Assigned task
Please copy the entries below word for word, leaving out any image.

*** Exercise materials Section Begins ***

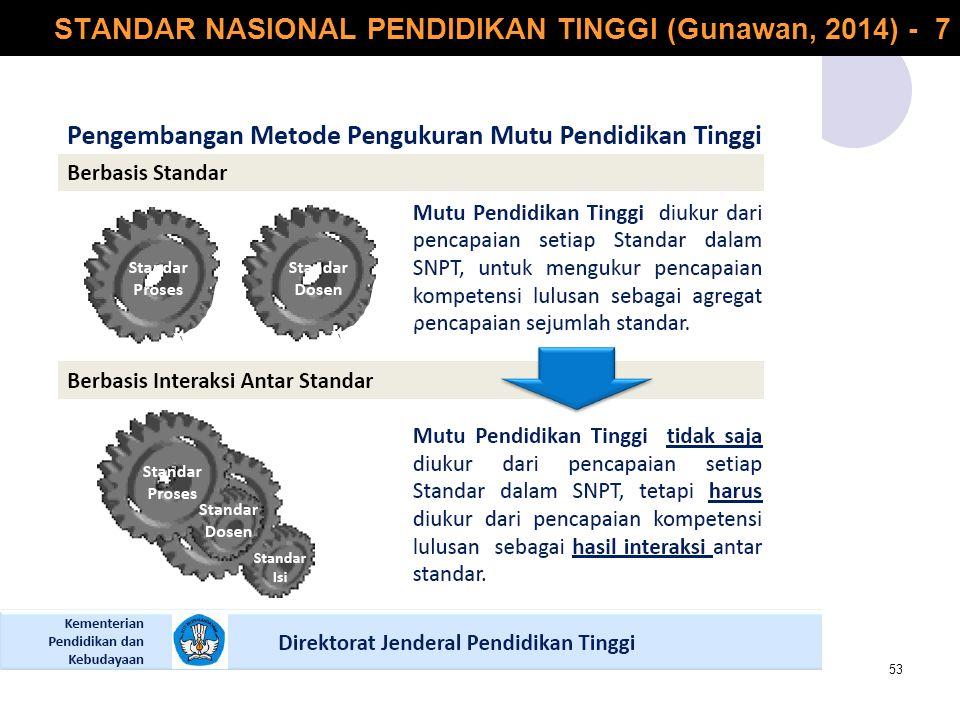 STANDAR NASIONAL PENDIDIKAN TINGGI (Gunawan, 2014) - 7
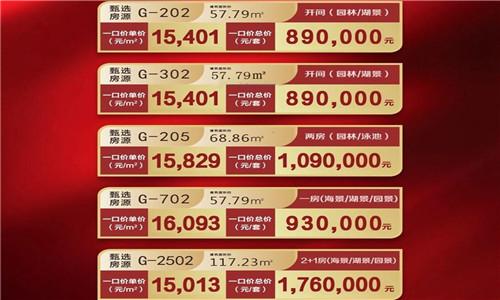 碧桂园东海岸G栋推出5套优惠房源,一口价89-176万/套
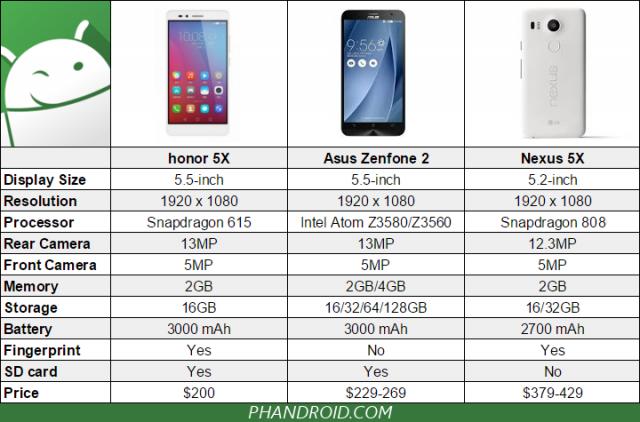honor-5x-zenfone-2-nexus-5x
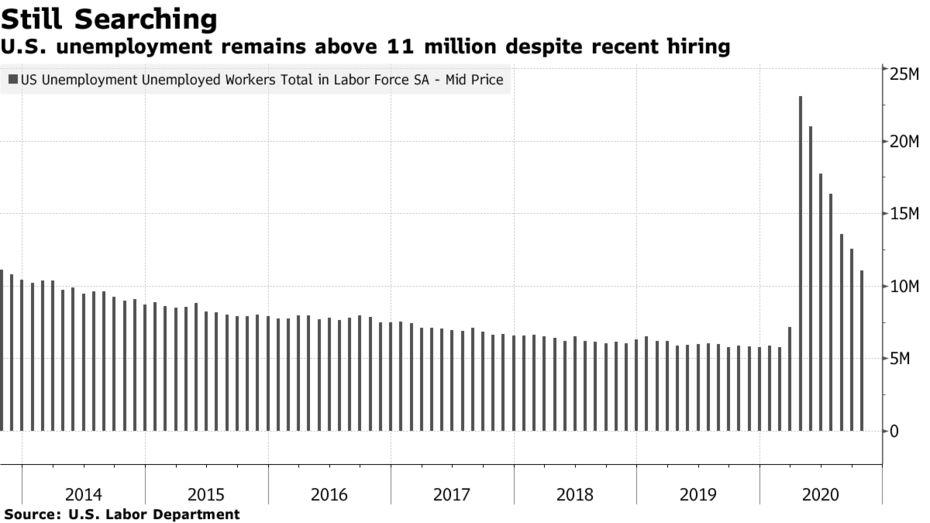非农前瞻:就业增长脚步放缓 前方还有一道曙光?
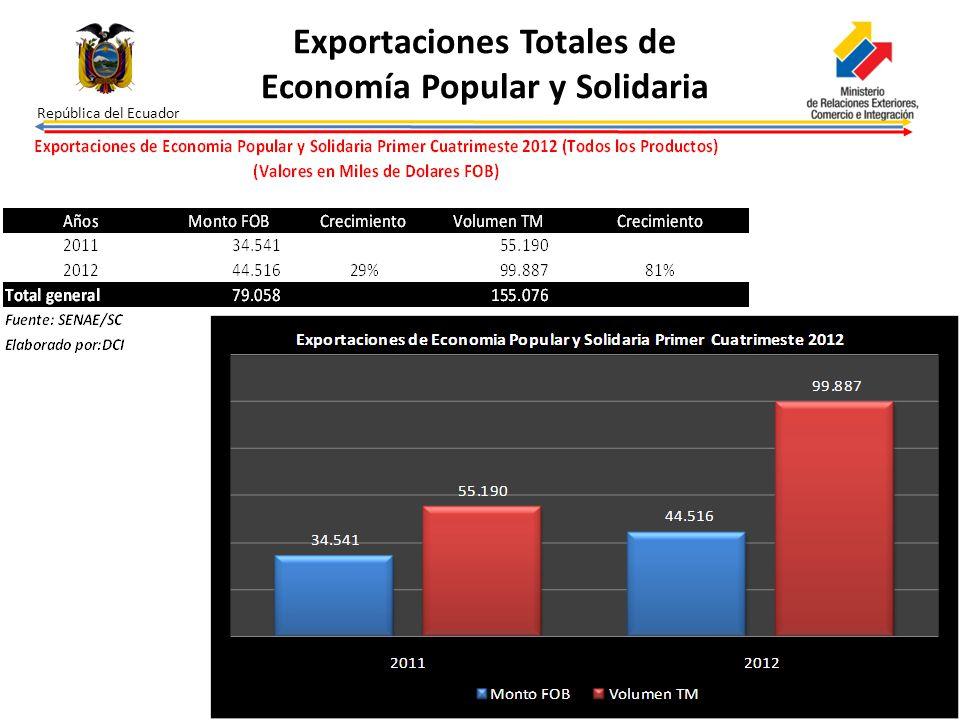 Exportaciones Totales de Economía Popular y Solidaria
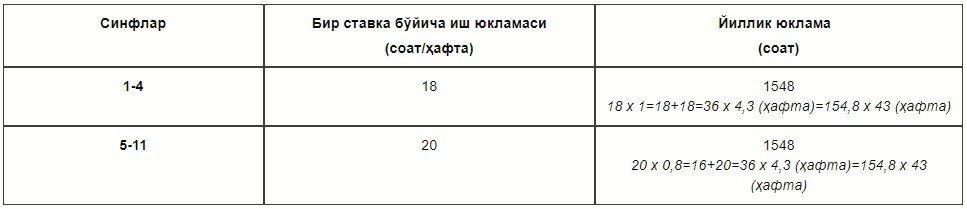 Ночной тариф на электроэнергию: время действия, тарификация электроэнергии день-ночь, когда действует двойной тариф на электроэнергию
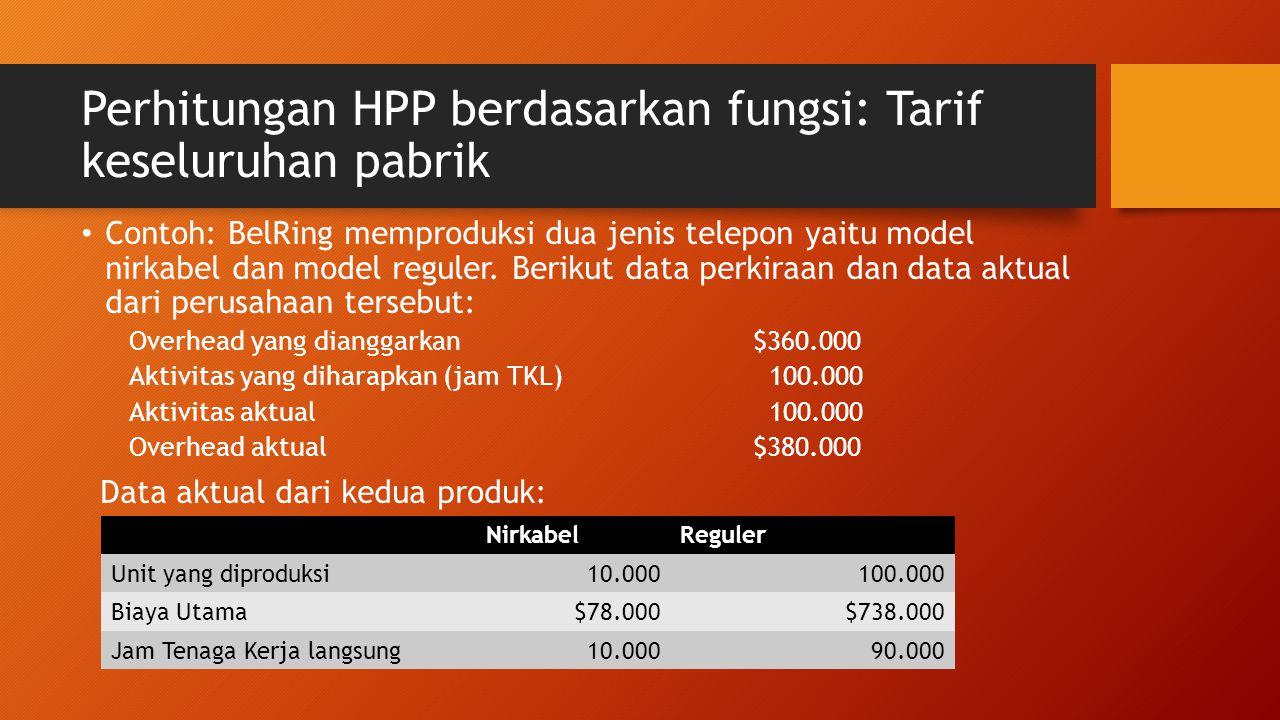 Perhitungan HPP berdasarkan fungsi: Tarif keseluruhan pabrik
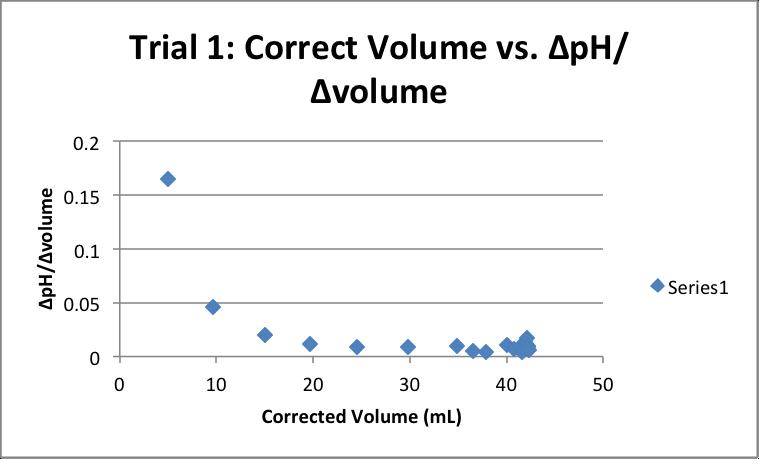 Correct-Volume-vs-pH-Trial-1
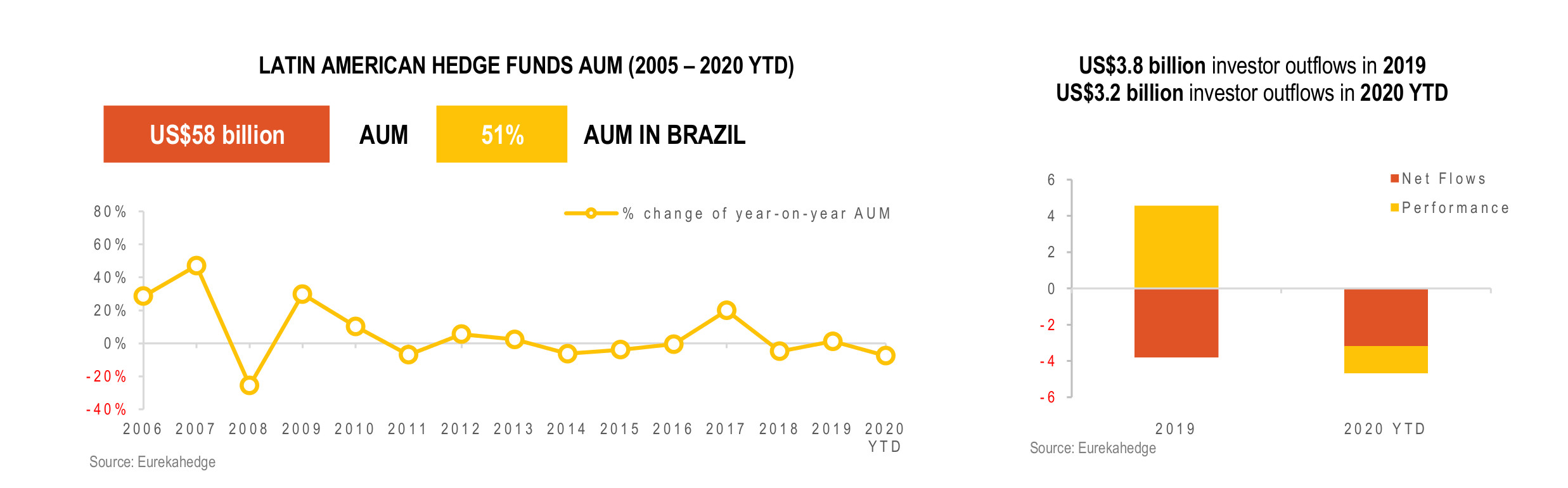 Latin American Hedge Funds Infographic September 2020 - AUM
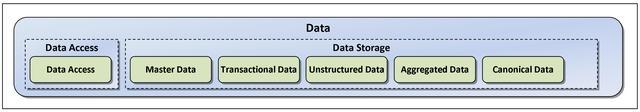sdata_layer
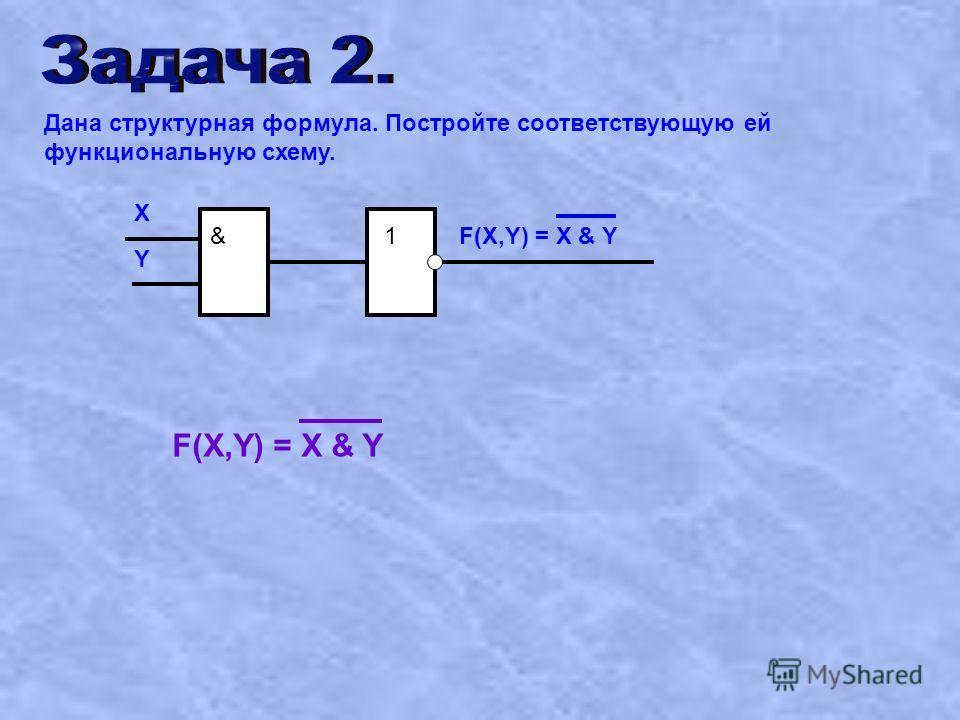 Дана структурная формула. Постройте соответствующую ей функциональную схему. & X Y F(X,Y) = X & Y 1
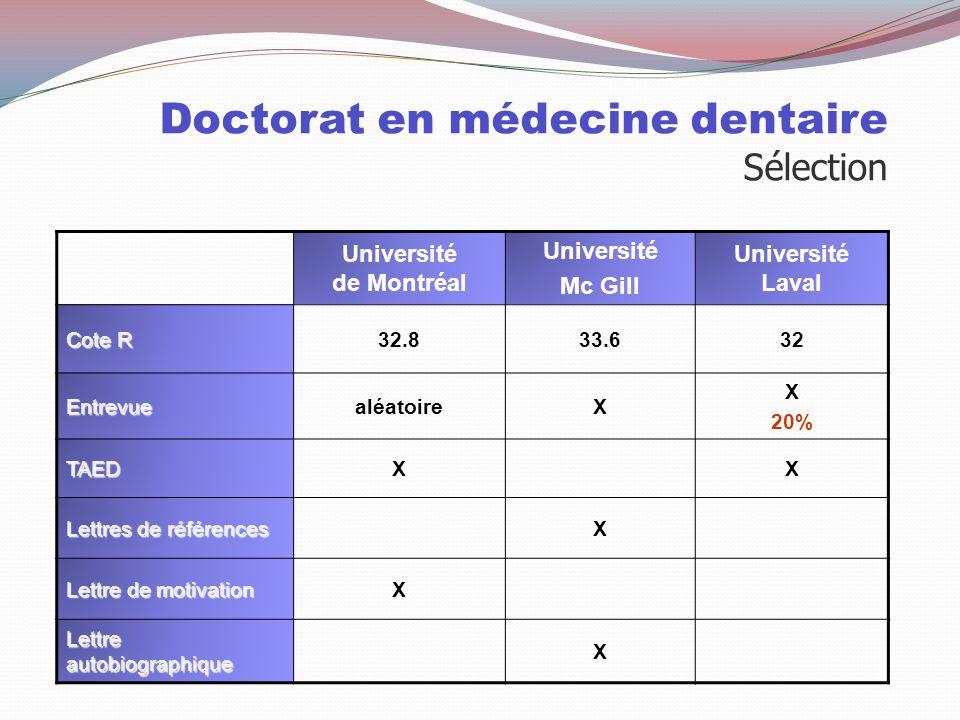 Mini Entrevues Multiples À quoi s'attendre avec les MEM? MEM pour médecineMEM pour médecine/ http://www.admissionsante.ulaval.ca/medecine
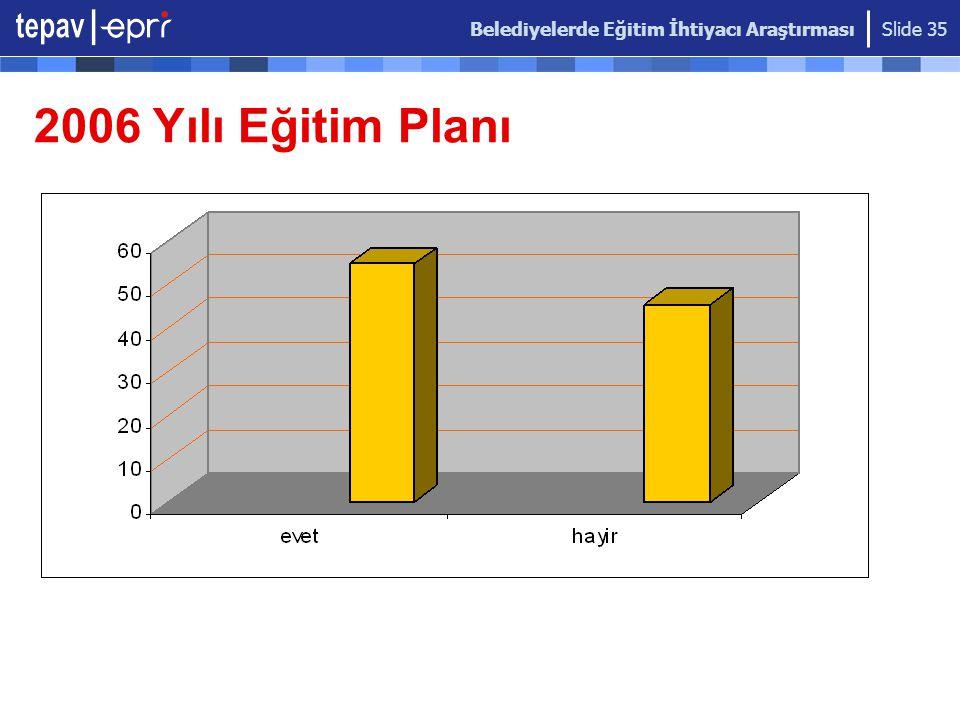 Belediyelerde Eğitim İhtiyacı Araştırması Slide 35 2006 Yılı Eğitim Planı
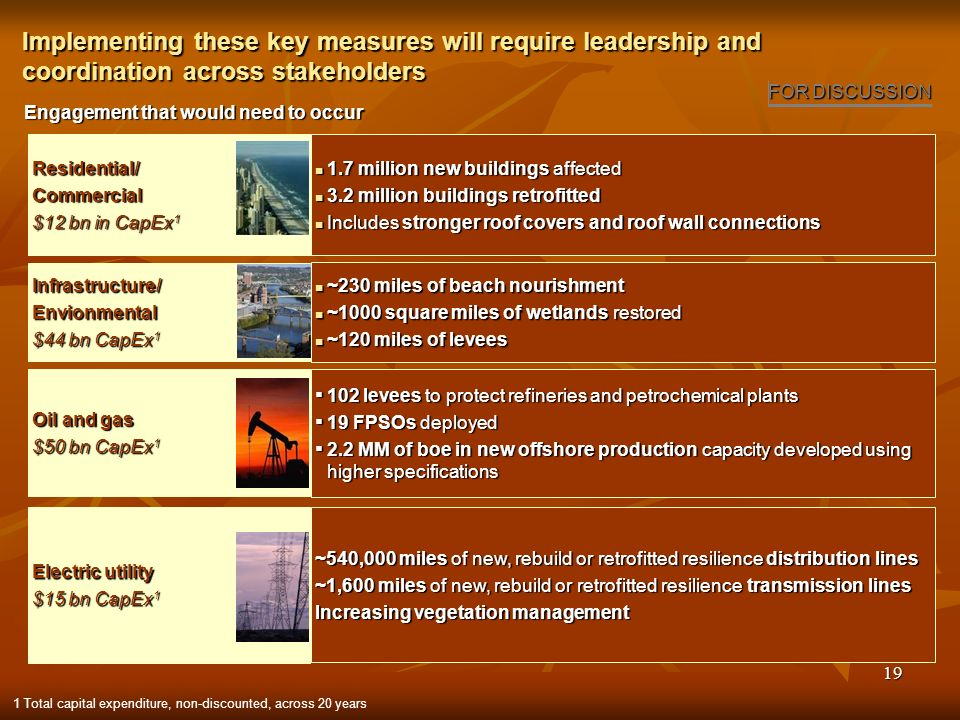 19 Implementing these key measures will require leadership and coordination across stakeholders Engagement that would need to occur 1.7 million new buildings affected 1.7 million new buildings affected 3.2 million buildings retrofitted 3.2 million buildings retrofitted Includes stronger roof covers and roof wall connections Includes stronger roof covers and roof wall connections ~230 miles of beach nourishment ~230 miles of beach nourishment ~1000 square miles of wetlands restored ~1000 square miles of wetlands restored ~120 miles of levees ~120 miles of levees 102 levees to protect refineries and petrochemical plants 102 levees to protect refineries and petrochemical plants 19 FPSOs deployed 19 FPSOs deployed 2.2 MM of boe in new offshore production capacity developed using higher specifications 2.2 MM of boe in new offshore production capacity developed using higher specifications ~540,000 miles of new, rebuild or retrofitted resilience distribution lines ~1,600 miles of new, rebuild or retrofitted resilience transmission lines Increasing vegetation management 1 Total capital expenditure, non-discounted, across 20 years FOR DISCUSSION Residential/Commercial $12 bn in CapEx 1 Infrastructure/Envionmental $44 bn CapEx 1 Oil and gas $50 bn CapEx 1 Electric utility $15 bn CapEx 1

*** Exercise materials Section Ends ***

Answer to this task
 STANDAR NASIONAL PENDIDIKAN TINGGI (Gunawan, 2014) - 7
 碧桂园东海岸G栋推出5套优惠房源,一口价89-176万/套
honor-5x-zenfone-2-nexus-5x
非农前瞻:就业增长脚步放缓 前方还有一道曙光?
 Exportaciones Totales de Economía Popular y Solidaria
 Ночной тариф на электроэнергию: время действия, тарификация электроэнергии день-ночь, когда действует двойной тариф на электроэнергию
 Perhitungan HPP berdasarkan fungsi: Tarif keseluruhan pabrik
 Correct-Volume-vs-pH-Trial-1
 Latin American Hedge Funds Infographic September 2020 - AUM
sdata_layer
 Дана структурная формула. Постройте соответствующую ей функциональную схему. & X Y F(X,Y) = X & Y 1
 Mini Entrevues Multiples À quoi s'attendre avec les MEM? MEM pour médecineMEM pour médecine/ http://www.admissionsante.ulaval.ca/medecine
 Belediyelerde Eğitim İhtiyacı Araştırması Slide 35 2006 Yılı Eğitim Planı
 19 Implementing these key measures will require leadership and coordination across stakeholders Engagement that would need to occur 1.7 million new buildings affected 1.7 million new buildings affected 3.2 million buildings retrofitted 3.2 million buildings retrofitted Includes stronger roof covers and roof wall connections Includes stronger roof covers and roof wall connections ~230 miles of beach nourishment ~230 miles of beach nourishment ~1000 square miles of wetlands restored ~1000 square miles of wetlands restored ~120 miles of levees ~120 miles of levees 102 levees to protect refineries and petrochemical plants 102 levees to protect refineries and petrochemical plants 19 FPSOs deployed 19 FPSOs deployed 2.2 MM of boe in new offshore production capacity developed using higher specifications 2.2 MM of boe in new offshore production capacity developed using higher specifications ~540,000 miles of new, rebuild or retrofitted resilience distribution lines ~1,600 miles of new, rebuild or retrofitted resilience transmission lines Increasing vegetation management 1 Total capital expenditure, non-discounted, across 20 years FOR DISCUSSION Residential/Commercial $12 bn in CapEx 1 Infrastructure/Envionmental $44 bn CapEx 1 Oil and gas $50 bn CapEx 1 Electric utility $15 bn CapEx 1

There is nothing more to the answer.